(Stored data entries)
— Start —

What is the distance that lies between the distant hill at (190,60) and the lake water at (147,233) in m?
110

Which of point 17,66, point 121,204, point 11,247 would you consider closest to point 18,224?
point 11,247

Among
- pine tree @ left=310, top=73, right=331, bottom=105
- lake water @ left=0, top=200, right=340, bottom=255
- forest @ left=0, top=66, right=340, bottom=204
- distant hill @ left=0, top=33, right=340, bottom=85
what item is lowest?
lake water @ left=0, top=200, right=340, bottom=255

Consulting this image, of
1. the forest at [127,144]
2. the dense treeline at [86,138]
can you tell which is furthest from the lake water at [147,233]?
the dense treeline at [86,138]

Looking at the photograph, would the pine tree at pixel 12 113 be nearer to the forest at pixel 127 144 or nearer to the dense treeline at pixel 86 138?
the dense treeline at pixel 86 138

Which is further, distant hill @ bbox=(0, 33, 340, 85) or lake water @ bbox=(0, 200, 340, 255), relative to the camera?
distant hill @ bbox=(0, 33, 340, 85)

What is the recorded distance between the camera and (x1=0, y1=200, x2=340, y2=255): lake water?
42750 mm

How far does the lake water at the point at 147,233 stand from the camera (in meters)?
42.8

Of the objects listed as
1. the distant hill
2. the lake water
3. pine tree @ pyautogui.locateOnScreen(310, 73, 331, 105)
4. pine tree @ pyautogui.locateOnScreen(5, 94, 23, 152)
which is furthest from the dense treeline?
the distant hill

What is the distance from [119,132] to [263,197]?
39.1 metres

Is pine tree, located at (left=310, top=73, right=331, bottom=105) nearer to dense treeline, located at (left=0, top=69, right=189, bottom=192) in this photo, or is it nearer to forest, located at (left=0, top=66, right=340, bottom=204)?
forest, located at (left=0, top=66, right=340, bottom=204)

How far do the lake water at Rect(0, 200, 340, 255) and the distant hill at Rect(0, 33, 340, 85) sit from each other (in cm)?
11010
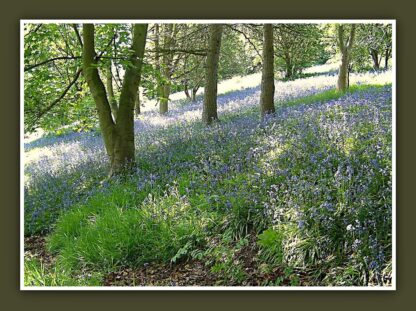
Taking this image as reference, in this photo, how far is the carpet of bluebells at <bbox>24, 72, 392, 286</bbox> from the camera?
396cm

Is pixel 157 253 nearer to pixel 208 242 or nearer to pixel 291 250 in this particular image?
pixel 208 242

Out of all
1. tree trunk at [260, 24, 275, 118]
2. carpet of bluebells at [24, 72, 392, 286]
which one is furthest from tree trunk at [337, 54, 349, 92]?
carpet of bluebells at [24, 72, 392, 286]

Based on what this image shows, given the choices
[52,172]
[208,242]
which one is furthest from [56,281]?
[52,172]

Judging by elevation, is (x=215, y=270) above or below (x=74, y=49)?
below

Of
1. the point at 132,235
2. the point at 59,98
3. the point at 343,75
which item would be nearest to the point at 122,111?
the point at 59,98

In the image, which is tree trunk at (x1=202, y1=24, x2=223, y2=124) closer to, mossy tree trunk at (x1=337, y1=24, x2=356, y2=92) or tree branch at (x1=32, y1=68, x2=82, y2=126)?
mossy tree trunk at (x1=337, y1=24, x2=356, y2=92)

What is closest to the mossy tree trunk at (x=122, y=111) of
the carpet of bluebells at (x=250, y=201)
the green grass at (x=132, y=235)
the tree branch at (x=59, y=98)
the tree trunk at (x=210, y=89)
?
the tree branch at (x=59, y=98)

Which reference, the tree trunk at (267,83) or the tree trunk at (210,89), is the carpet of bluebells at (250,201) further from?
the tree trunk at (210,89)

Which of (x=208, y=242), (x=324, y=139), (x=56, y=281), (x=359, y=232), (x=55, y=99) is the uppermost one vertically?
(x=55, y=99)

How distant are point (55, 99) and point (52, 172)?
142 cm

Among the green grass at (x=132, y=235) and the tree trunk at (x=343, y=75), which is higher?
the tree trunk at (x=343, y=75)

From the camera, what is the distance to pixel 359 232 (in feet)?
A: 12.2

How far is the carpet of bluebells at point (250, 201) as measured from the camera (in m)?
3.96

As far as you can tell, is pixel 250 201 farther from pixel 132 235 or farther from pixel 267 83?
pixel 267 83
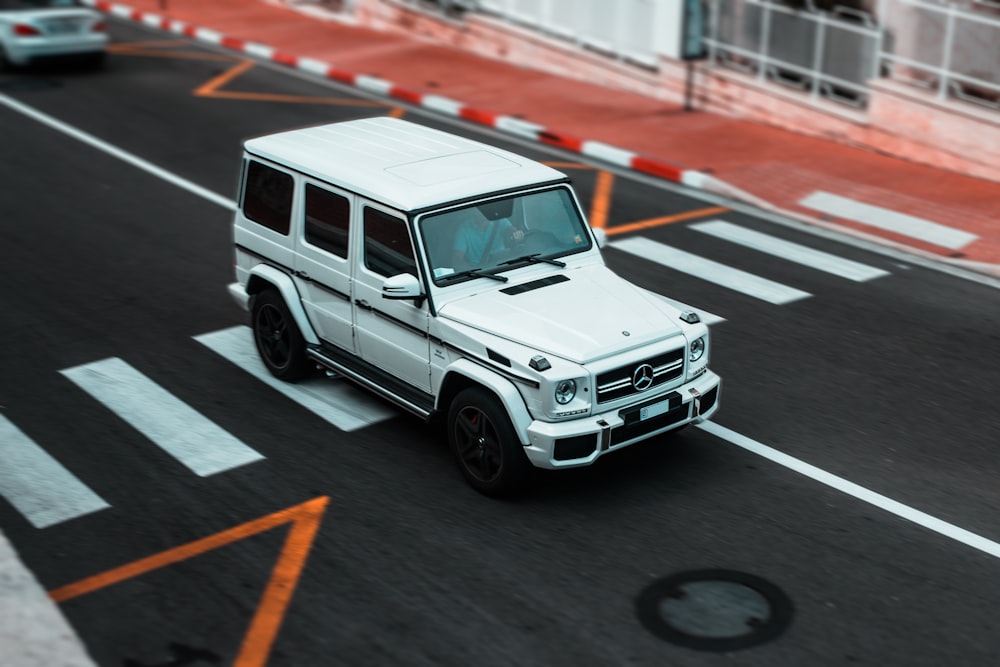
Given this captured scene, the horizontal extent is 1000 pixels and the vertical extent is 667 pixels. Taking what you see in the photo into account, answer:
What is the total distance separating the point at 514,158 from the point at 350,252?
139cm

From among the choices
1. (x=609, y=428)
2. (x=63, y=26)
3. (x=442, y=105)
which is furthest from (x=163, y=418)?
(x=63, y=26)

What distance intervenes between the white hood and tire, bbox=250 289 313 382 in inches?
73.3

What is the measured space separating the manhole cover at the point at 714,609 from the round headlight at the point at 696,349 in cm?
144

— End —

## Goal of the exercise
Reproduce word for word every line from the one containing "What distance intervenes" through the final line of the items, including both of those lines.

## Final answer
What distance intervenes between the white hood and tire, bbox=250 289 313 382 in inches?
73.3

What is the measured space separating the manhole cover at the point at 714,609 from the round headlight at the point at 696,349 in cm?
144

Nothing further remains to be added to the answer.